Fuck O'Rourke and Stewart and Daysinger and the rest. Fuck them all. They weren't real friends anyway. Who needed them? Harlen hated this whole fucking town with its fat, fucking people and its fucking stupid kids.
And the school.
Jim Harlen fell into a fitful doze. The sulfur yellow light shifted to red on his wallpaper before fading to darkness as the storm growled its approach.
Several blocks east on Depot Street, Dale and Lawrence sat on the porch railing an hour after nightfall and watched the heat lightning illuminating the dark sky. Their parents relaxed in their wicker porch chairs. Every time the silent lightning flashed, Old Central would be revealed through the screen of elms across the street, its brick and stone walls painted an electric blue by the strobe. The air was still, the wind in front of the storm having not yet arrived.
"Doesn't feel quite like tornado weather," said Dale's dad.

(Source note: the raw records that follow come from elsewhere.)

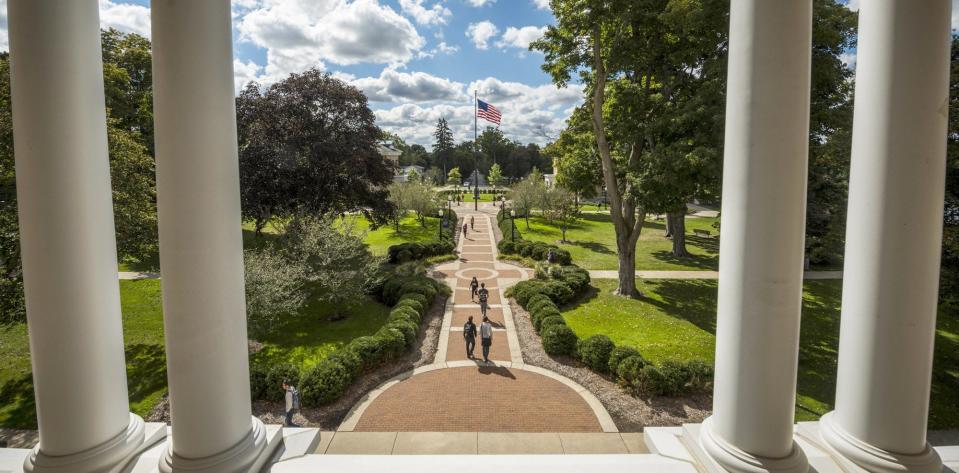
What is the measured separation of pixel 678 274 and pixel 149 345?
30.9 meters

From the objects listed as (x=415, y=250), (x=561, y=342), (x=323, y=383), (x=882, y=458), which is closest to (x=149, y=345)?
(x=323, y=383)

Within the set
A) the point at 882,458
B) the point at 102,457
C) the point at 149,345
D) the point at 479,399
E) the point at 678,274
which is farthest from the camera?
the point at 678,274

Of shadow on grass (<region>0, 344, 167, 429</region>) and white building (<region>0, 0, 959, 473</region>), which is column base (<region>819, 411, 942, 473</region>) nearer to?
white building (<region>0, 0, 959, 473</region>)

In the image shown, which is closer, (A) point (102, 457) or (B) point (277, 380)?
(A) point (102, 457)

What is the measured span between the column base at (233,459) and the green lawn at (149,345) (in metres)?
10.8

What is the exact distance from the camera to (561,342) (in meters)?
18.8

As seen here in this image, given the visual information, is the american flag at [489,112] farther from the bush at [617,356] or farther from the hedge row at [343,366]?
the bush at [617,356]

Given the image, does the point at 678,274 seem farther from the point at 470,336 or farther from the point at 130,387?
the point at 130,387

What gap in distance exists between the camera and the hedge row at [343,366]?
15227 millimetres

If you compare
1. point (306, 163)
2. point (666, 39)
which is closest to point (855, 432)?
point (666, 39)

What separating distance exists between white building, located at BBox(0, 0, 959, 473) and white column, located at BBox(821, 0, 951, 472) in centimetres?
2

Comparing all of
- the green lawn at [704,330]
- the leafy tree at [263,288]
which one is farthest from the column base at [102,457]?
the green lawn at [704,330]

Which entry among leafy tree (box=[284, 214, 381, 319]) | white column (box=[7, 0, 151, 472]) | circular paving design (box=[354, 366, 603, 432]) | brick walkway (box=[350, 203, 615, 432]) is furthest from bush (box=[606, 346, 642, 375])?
white column (box=[7, 0, 151, 472])

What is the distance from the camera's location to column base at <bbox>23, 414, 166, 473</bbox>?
630 cm
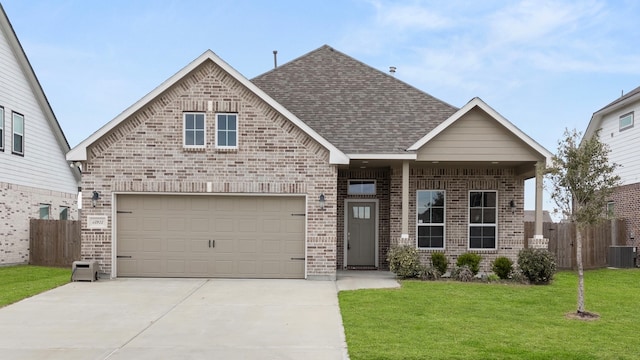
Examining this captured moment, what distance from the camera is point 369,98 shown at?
1688cm

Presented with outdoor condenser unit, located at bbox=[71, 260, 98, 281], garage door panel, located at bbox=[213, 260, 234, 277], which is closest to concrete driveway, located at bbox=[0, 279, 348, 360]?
outdoor condenser unit, located at bbox=[71, 260, 98, 281]

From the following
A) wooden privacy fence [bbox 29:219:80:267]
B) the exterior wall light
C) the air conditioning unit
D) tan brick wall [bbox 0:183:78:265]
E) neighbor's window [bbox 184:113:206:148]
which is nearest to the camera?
the exterior wall light

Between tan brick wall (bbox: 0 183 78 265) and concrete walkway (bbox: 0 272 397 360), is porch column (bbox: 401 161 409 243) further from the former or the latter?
tan brick wall (bbox: 0 183 78 265)

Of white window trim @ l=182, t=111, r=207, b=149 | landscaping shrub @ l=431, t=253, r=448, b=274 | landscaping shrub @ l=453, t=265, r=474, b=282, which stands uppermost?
white window trim @ l=182, t=111, r=207, b=149

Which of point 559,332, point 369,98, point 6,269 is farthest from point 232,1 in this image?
point 6,269

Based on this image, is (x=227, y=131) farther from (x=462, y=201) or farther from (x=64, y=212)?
(x=64, y=212)

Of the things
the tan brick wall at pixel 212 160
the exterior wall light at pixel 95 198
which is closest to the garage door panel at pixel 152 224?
the tan brick wall at pixel 212 160

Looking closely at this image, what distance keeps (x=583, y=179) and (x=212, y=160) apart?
896cm

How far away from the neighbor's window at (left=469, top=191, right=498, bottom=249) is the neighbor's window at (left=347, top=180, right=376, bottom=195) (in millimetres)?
3082

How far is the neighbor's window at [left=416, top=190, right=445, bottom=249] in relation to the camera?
628 inches

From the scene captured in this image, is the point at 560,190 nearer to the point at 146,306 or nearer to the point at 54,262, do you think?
the point at 146,306

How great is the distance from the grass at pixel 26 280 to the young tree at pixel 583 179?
11616 millimetres

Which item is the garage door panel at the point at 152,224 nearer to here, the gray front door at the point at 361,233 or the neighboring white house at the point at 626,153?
the gray front door at the point at 361,233

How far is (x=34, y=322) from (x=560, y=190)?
10199 mm
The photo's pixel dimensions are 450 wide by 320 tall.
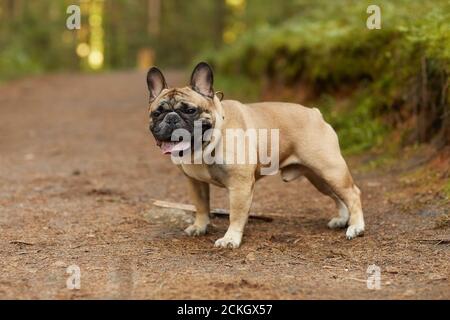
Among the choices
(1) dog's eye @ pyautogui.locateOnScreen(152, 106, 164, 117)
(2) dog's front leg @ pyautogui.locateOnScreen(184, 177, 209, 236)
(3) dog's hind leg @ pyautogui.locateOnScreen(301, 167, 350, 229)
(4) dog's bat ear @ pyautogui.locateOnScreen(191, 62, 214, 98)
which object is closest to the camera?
(1) dog's eye @ pyautogui.locateOnScreen(152, 106, 164, 117)

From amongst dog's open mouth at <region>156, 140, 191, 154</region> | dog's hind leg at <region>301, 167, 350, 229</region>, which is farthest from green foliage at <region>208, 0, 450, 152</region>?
Result: dog's open mouth at <region>156, 140, 191, 154</region>

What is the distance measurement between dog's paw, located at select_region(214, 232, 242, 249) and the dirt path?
88 millimetres

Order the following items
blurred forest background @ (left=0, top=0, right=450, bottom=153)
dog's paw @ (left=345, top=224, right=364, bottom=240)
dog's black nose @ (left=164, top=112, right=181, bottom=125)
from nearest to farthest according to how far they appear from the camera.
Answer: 1. dog's black nose @ (left=164, top=112, right=181, bottom=125)
2. dog's paw @ (left=345, top=224, right=364, bottom=240)
3. blurred forest background @ (left=0, top=0, right=450, bottom=153)

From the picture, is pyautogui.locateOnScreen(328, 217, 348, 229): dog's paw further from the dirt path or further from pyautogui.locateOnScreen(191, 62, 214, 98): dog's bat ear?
pyautogui.locateOnScreen(191, 62, 214, 98): dog's bat ear

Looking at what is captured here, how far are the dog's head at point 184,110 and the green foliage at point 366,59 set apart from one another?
11.5 ft

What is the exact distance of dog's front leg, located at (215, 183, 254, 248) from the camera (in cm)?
593

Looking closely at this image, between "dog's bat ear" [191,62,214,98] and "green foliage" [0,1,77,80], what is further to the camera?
"green foliage" [0,1,77,80]

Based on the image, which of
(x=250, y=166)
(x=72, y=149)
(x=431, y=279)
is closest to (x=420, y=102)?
(x=250, y=166)

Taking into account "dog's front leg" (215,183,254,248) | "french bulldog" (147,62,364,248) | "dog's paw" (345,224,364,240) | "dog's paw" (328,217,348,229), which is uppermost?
"french bulldog" (147,62,364,248)

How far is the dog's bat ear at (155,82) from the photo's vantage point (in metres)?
6.02

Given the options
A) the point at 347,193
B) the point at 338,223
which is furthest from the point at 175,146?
the point at 338,223

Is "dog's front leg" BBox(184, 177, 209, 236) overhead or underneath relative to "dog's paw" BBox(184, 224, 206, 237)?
overhead

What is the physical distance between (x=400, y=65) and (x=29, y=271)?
677cm

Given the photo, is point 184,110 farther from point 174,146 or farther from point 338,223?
point 338,223
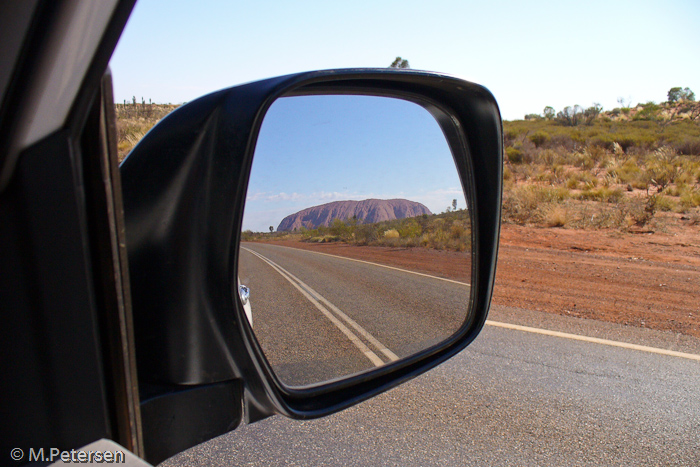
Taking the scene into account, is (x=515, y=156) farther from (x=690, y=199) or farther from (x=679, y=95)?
(x=679, y=95)

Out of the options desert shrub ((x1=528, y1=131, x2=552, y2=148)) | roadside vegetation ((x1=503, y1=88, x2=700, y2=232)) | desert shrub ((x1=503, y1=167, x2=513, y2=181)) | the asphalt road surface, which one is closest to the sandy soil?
the asphalt road surface

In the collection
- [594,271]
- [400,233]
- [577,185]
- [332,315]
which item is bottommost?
[594,271]

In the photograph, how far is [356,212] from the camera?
1.45 m

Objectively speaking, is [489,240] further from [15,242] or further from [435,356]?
[15,242]

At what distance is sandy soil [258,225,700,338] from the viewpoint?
79.9 inches

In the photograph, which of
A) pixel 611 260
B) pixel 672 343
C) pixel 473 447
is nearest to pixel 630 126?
pixel 611 260

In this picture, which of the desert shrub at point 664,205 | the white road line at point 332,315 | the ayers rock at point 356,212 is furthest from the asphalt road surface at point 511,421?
the desert shrub at point 664,205

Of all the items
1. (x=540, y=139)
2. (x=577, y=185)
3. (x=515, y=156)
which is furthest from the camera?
(x=540, y=139)

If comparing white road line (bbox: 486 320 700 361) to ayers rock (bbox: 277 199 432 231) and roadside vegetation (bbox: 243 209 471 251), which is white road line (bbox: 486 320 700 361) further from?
ayers rock (bbox: 277 199 432 231)

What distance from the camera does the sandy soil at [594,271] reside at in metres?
2.03

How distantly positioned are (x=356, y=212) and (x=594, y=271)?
9384 mm

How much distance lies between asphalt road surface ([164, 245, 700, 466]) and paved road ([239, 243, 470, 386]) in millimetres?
Result: 1507

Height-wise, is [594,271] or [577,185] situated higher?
[577,185]

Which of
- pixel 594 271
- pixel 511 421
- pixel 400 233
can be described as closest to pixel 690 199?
pixel 594 271
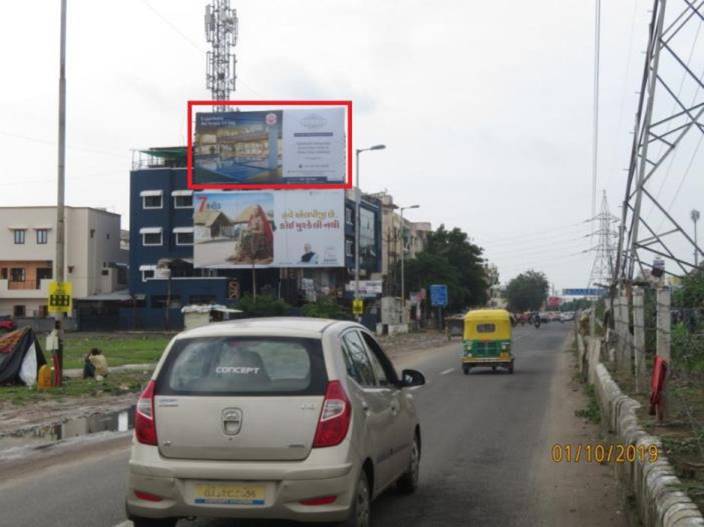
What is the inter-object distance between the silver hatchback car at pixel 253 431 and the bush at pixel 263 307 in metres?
52.8

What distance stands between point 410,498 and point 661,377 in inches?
120

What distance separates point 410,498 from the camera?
8352 mm

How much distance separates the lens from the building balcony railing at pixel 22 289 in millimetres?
76562

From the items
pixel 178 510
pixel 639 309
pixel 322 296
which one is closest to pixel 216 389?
pixel 178 510

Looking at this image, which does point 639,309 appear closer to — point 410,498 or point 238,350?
point 410,498

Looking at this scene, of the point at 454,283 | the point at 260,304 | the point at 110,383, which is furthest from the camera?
the point at 454,283

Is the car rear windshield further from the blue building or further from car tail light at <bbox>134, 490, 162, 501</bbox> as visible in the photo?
the blue building

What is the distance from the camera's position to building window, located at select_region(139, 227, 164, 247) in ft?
246

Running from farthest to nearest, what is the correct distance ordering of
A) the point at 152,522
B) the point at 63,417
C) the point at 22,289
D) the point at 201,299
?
the point at 22,289 < the point at 201,299 < the point at 63,417 < the point at 152,522

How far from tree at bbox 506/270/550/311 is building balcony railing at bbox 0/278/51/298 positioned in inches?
3997

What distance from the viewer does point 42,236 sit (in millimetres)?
77312

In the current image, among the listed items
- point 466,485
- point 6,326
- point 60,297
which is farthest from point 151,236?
point 466,485

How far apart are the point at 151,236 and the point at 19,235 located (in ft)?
40.3

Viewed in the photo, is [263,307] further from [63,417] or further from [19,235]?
[63,417]
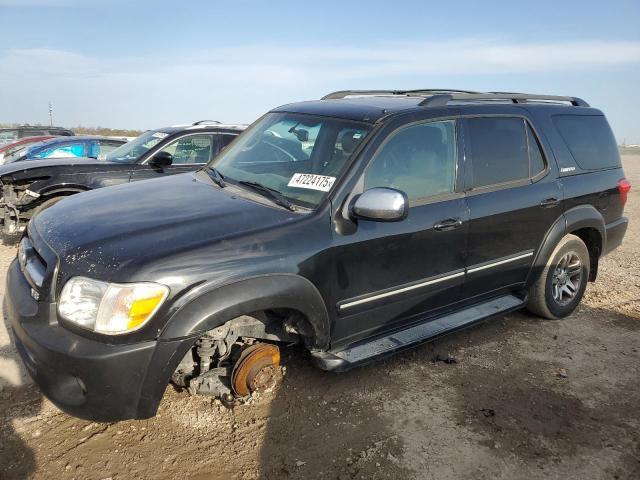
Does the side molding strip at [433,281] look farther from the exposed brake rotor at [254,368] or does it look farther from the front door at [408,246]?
the exposed brake rotor at [254,368]

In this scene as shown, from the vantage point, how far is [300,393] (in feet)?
10.9

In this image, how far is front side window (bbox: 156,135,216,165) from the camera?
7.12m

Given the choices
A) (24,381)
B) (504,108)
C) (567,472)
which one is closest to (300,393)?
(567,472)

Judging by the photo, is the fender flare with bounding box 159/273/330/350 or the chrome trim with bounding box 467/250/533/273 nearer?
the fender flare with bounding box 159/273/330/350

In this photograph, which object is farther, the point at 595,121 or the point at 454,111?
the point at 595,121

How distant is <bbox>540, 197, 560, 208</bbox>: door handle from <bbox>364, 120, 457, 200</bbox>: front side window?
1018mm

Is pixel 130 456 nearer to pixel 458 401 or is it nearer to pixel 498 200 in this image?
pixel 458 401

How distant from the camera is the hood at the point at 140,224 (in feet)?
7.98

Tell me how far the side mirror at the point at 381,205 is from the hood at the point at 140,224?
0.38 metres

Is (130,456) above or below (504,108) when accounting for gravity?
below

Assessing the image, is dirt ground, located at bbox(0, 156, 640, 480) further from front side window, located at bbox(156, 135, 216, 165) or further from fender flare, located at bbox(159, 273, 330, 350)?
front side window, located at bbox(156, 135, 216, 165)

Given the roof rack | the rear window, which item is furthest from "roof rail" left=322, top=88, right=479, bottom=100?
the rear window

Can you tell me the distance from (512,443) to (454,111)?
7.34ft

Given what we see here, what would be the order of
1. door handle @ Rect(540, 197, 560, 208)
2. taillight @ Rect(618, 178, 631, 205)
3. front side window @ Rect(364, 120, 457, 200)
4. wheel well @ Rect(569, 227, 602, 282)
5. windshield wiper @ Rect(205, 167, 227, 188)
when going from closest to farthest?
front side window @ Rect(364, 120, 457, 200) < windshield wiper @ Rect(205, 167, 227, 188) < door handle @ Rect(540, 197, 560, 208) < wheel well @ Rect(569, 227, 602, 282) < taillight @ Rect(618, 178, 631, 205)
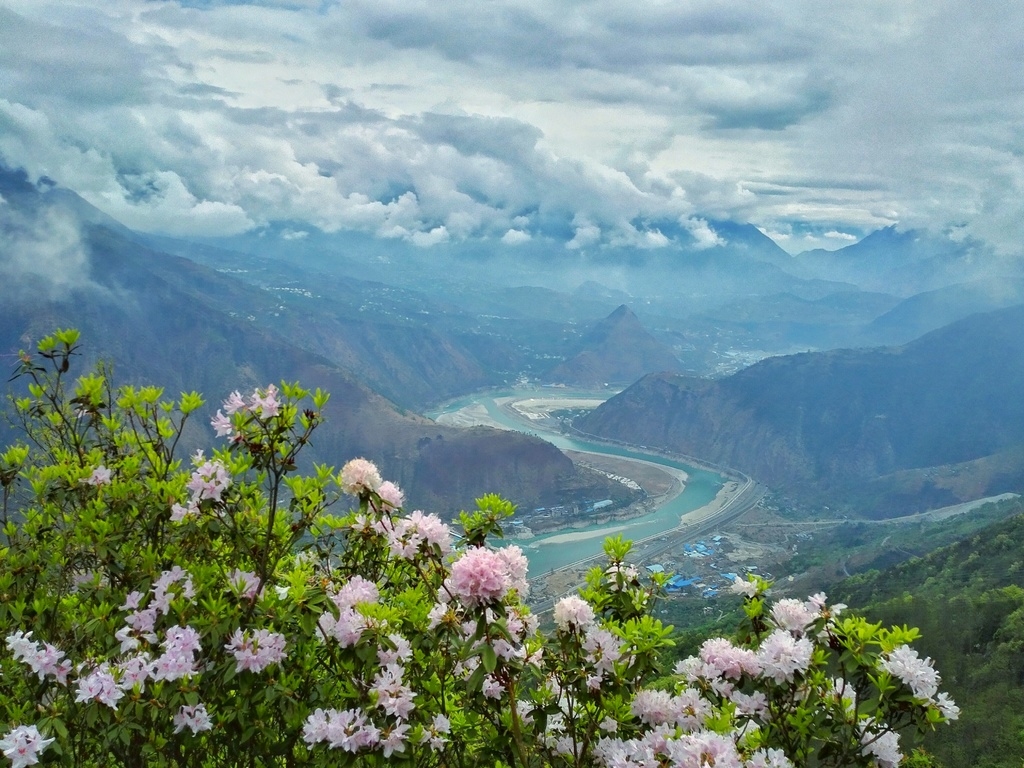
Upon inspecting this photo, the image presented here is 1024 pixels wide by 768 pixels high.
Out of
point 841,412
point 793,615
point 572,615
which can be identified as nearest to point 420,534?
point 572,615

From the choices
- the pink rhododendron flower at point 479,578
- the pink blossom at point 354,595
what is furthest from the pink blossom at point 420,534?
the pink rhododendron flower at point 479,578

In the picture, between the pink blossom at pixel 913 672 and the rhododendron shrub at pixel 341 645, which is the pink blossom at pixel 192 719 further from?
the pink blossom at pixel 913 672

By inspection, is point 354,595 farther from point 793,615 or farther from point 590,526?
point 590,526

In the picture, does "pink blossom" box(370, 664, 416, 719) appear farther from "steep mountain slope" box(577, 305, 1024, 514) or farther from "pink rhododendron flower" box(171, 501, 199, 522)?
"steep mountain slope" box(577, 305, 1024, 514)

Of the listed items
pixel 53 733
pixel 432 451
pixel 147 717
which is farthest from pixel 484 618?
pixel 432 451

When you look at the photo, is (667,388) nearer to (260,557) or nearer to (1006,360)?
(1006,360)
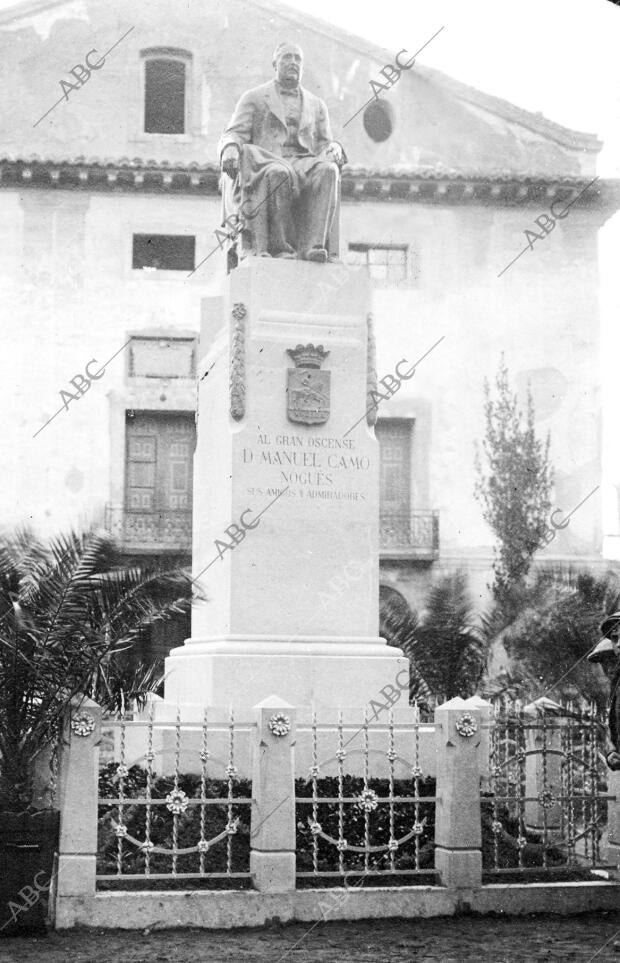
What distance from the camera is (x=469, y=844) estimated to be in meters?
9.19

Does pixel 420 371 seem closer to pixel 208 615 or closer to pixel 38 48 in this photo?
pixel 38 48

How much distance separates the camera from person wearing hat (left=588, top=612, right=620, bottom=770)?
8.12 meters

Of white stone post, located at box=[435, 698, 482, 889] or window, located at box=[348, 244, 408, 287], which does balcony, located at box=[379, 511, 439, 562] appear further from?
white stone post, located at box=[435, 698, 482, 889]

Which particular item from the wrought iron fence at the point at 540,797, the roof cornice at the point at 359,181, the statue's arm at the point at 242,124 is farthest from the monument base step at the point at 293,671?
the roof cornice at the point at 359,181

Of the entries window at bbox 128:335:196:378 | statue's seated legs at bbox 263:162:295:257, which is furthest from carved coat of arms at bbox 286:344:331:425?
window at bbox 128:335:196:378

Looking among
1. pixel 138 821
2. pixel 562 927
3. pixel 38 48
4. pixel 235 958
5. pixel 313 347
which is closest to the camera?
pixel 235 958

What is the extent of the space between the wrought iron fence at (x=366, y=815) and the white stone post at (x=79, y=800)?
1.36 m

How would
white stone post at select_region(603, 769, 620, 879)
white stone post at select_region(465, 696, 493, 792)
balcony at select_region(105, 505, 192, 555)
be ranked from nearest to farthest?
white stone post at select_region(603, 769, 620, 879), white stone post at select_region(465, 696, 493, 792), balcony at select_region(105, 505, 192, 555)

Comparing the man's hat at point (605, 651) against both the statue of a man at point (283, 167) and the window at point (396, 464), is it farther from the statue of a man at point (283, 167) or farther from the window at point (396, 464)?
the window at point (396, 464)

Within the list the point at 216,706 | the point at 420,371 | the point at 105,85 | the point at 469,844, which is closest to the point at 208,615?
the point at 216,706

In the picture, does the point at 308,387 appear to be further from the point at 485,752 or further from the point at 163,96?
the point at 163,96

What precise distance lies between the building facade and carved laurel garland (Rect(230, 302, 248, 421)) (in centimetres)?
1684

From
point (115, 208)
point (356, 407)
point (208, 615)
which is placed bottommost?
point (208, 615)

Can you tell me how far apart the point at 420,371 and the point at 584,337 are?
370 centimetres
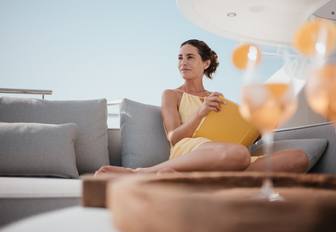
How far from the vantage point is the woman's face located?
2.77 metres

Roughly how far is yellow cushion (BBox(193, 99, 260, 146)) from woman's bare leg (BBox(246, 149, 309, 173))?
0.36 metres

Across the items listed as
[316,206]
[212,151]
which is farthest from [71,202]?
[316,206]

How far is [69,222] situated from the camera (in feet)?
2.49

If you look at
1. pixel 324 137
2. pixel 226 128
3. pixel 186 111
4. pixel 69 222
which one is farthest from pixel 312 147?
pixel 69 222

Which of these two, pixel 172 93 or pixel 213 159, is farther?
pixel 172 93

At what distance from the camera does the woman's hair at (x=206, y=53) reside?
285 cm

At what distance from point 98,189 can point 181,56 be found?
6.50ft

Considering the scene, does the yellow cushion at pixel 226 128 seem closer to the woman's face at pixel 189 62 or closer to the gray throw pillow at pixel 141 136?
the gray throw pillow at pixel 141 136

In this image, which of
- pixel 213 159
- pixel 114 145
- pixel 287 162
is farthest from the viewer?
pixel 114 145

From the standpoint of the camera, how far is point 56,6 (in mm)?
5395

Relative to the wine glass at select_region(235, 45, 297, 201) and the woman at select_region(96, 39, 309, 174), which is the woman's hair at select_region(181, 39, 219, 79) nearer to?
the woman at select_region(96, 39, 309, 174)

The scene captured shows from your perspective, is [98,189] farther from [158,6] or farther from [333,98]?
[158,6]

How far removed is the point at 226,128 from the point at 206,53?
0.72m

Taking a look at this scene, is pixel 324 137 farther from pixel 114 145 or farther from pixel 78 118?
pixel 78 118
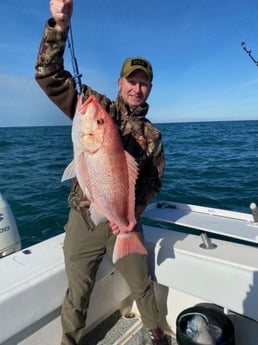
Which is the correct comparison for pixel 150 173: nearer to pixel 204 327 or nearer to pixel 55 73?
pixel 55 73

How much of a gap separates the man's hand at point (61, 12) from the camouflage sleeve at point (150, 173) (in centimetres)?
106

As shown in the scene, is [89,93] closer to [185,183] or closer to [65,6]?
[65,6]

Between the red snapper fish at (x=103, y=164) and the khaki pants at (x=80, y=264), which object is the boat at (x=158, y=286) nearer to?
the khaki pants at (x=80, y=264)

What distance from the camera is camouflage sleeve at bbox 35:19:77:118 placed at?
2.07m

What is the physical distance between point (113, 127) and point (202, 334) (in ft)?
6.00

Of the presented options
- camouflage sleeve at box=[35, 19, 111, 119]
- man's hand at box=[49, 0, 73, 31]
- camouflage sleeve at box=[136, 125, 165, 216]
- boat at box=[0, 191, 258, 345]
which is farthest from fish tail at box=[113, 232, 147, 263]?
man's hand at box=[49, 0, 73, 31]

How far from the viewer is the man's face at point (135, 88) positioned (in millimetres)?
2590

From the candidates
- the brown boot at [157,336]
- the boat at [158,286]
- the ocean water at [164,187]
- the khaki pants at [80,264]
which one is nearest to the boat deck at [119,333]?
the boat at [158,286]

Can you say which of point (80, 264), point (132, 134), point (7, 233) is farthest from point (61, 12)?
point (7, 233)

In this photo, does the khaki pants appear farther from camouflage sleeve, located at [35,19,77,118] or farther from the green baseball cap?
the green baseball cap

Their mother sipped her lemonade and said nothing. The air was thick, heavy with the approach of storm. Each time the silent lightning illuminated the school and playground and Second Avenue stretching south toward the Hard Road, she flinched slightly.
Dale was fascinated by the sudden explosions of light and by the strange color they imparted to the grass, homes, trees, and asphalt of the streets. It was as if they were watching their black-and-white Sylvania Halolight TV and suddenly it had begun transmitting, at least intermittently, in color.
The lightning rippled around the eastern and southern horizons, flickering above the treetops like a fierce aurora bore-alis. Dale remembered stories his Uncle Henry had told about artillery barrages in the First World War. Dale's dad had served in Europe in the more recent war, but never spoke about it.
"Look," said Lawrence softly and pointed toward the schoolyard.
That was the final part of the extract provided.